## Quoted passage
"""

Stan is foul-mouthed as a means for Parker and Stone to display how they claim young boys really talk when they are alone. While Stan is cynical and profane, Parker still notes that there is an "underlying sweetness" to the character, and Time magazine described Stan and his friends as "sometimes cruel but with a core of innocence". Stan is amused by bodily functions and toilet humor, and his favorite television personalities are Terrance and Phillip, a Canadian duo whose comedy routines on their show-within-the-show revolve substantially around fart jokes.

Stan is an avid animal lover. He is highly against his uncle Jimbo's hunting, and was also known to commit to vegetarianism after feeling compassion for baby calves in a farm. He was forced to quit vegetarianism because of a severe illness he developed, but still fights for animal rights.

Through the history of South Park to date, the only adult on the show that Stan liked was Chef. He generally holds the rest of the show's adult population in low regard because of their tendency to behave irrationally when subjected to scams, cults, and sensationalized media stories, and engage in hypocritical behavior. He doubts the legitimacy of holistic medicine, declares cults to be dangerous, and regards those claiming to be psychic mediums as frauds.

Stan became extremely cynical after his 10th birthday and lost interest in many things that he once enjoyed. Stan's friendships with the other main characters ended, his parents divorced, and he moved out of his home. This episode formed a cliffhanger and set off widespread speculation that the series was coming to an end. The premiere of the second half of the episode resolved the arc, as Stan was erroneously diagnosed with Asperger's syndrome, and discovers Jameson Irish Whiskey cures cynicism. After struggling to repair his life, he finally explains he does not want things to go back to normal, when his parents get back together and his life is repaired. Although the end of the episode implies Stan may be permanently bound to whiskey to continue an everyday life.

==Cultural impact==

Stan being presented as the reincarnation of L. Ron Hubbard in the season nine episode "Trapped in the Closet"

In 2014, Stan was ranked by IGN at third place on their list of "The Top 25 South Park Characters", commenting that he "often acts as the voice of reason in the midst of the show's insane events, and in many ways he's more mature than his father Randy". The website concluded that "his history as one of the more stable and thoughtful characters in the series made him the perfect choice for the voice of Trey and Matt's own creative/professional frustrations".

Stan frequently offers his perspective on religion, and he was at the center of one of the most controversial episodes of the series, "Trapped in the Closet" (season nine, 2005), where he was recognized as the reincarnation of Scientology founder L. Ron Hubbard before denouncing the church as nothing more than "a big fat global scam".

"""

## Set of tasks
a) In the passage about Stan, what place did IGN give him on its 2014 list of "The Top 25 South Park Characters"?
b) Do these statements agree with the passage about Stan? Answer yes or no for each and quote the words that decide it. (i) Stan gave up vegetarianism because of a severe illness. (ii) Stan approves of his uncle Jimbo's hunting. (iii) Stan considers people who claim to be psychic mediums to be frauds.

## Available data
"""

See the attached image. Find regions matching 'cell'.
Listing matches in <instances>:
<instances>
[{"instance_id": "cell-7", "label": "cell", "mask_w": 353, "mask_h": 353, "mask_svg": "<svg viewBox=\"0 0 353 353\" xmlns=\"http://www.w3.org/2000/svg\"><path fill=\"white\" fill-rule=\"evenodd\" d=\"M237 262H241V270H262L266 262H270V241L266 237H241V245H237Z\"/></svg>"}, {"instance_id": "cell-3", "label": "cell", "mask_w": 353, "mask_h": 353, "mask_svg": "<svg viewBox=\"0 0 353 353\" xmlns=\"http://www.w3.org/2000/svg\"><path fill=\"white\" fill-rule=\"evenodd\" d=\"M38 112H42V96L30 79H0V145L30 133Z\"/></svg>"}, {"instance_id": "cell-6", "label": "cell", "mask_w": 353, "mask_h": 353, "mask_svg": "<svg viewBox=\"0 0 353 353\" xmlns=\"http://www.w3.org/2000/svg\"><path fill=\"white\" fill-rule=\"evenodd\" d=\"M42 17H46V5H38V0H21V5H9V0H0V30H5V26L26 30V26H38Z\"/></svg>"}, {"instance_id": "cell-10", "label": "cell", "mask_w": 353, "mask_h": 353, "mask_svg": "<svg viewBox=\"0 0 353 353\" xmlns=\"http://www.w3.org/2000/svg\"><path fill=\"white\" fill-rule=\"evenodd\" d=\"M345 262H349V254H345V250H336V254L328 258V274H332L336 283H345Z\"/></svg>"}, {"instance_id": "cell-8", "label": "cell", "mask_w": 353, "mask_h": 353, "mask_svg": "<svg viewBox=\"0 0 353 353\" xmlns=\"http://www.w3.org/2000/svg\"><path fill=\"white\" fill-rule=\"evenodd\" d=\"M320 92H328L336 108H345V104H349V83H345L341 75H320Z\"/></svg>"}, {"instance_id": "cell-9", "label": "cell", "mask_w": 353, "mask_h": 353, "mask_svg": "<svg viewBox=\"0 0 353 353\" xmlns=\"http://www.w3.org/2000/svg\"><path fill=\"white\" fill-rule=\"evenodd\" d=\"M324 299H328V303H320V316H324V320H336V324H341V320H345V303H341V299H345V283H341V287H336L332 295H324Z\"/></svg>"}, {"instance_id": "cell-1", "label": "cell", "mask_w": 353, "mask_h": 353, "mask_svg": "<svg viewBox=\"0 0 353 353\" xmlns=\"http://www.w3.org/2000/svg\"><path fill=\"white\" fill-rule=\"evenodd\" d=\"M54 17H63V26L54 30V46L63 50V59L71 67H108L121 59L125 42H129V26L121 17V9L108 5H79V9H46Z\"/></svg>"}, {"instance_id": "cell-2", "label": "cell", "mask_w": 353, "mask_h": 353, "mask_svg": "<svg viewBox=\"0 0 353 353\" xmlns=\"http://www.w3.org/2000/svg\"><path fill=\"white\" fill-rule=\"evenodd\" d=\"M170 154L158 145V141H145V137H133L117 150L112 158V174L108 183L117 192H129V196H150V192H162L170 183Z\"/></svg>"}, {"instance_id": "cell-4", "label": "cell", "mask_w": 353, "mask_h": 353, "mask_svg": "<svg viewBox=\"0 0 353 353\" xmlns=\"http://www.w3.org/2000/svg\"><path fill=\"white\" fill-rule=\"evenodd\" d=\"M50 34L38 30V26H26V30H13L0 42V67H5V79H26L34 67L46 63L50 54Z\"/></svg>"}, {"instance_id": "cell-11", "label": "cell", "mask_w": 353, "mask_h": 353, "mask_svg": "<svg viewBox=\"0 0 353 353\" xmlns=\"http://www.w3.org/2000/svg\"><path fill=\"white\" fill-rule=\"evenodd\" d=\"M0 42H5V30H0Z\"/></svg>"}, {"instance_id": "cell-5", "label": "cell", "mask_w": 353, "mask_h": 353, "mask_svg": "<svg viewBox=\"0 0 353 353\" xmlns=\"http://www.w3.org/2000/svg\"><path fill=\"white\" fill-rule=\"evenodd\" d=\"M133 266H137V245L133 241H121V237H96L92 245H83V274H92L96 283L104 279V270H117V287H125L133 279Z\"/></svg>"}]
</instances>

"""

## Responses by task
a) Third place.

b)
(i) Yes: "He was forced to quit vegetarianism because of a severe illness he developed"
(ii) No: "He is highly against his uncle Jimbo's hunting"
(iii) Yes: "regards those claiming to be psychic mediums as frauds"